[Start SOURCE RECORDS]

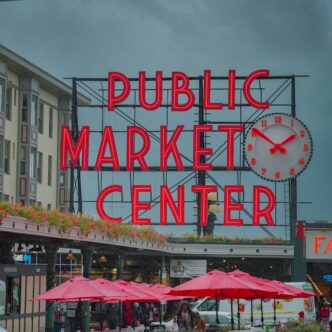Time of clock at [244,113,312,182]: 1:50
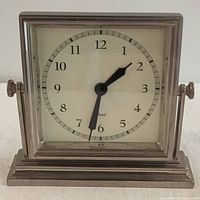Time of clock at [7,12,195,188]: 1:32
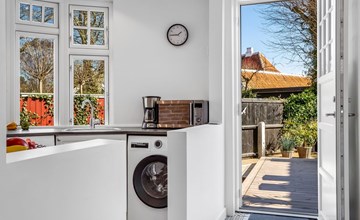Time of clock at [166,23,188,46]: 1:45
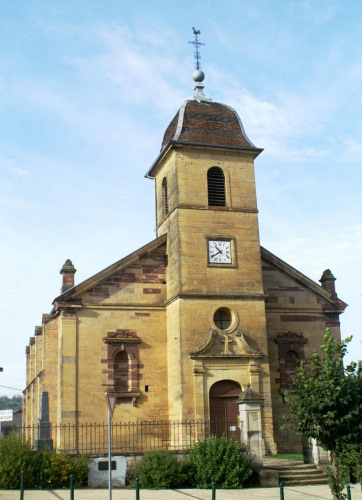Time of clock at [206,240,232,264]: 10:39
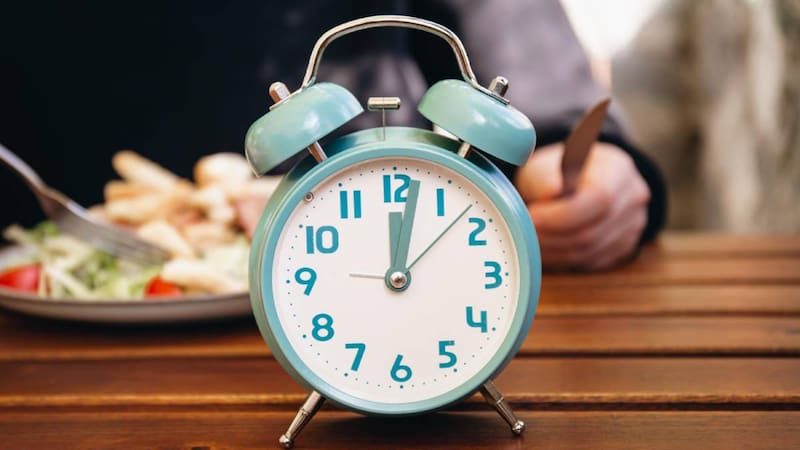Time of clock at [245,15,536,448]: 12:02
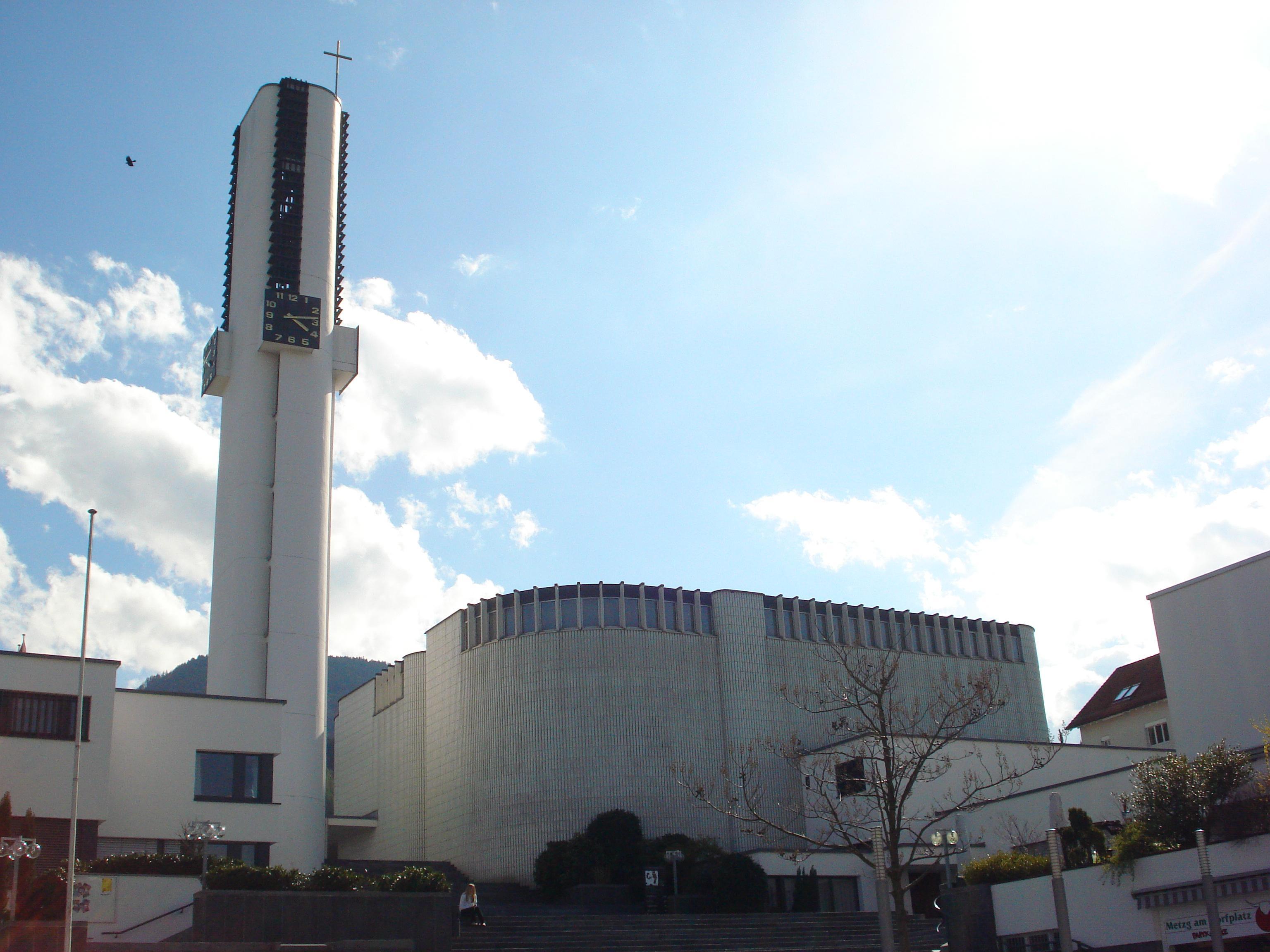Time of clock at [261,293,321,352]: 4:13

[End SOURCE RECORDS]

Render every line of the listing above as a JSON list of strings, one string per line, skipping any blank lines. Leave the pictures out of the answer.

FULL ANSWER:
[
  "Time of clock at [244,113,312,182]: 1:50",
  "Time of clock at [7,12,195,188]: 1:32",
  "Time of clock at [166,23,188,46]: 1:45",
  "Time of clock at [206,240,232,264]: 10:39",
  "Time of clock at [245,15,536,448]: 12:02",
  "Time of clock at [261,293,321,352]: 4:13"
]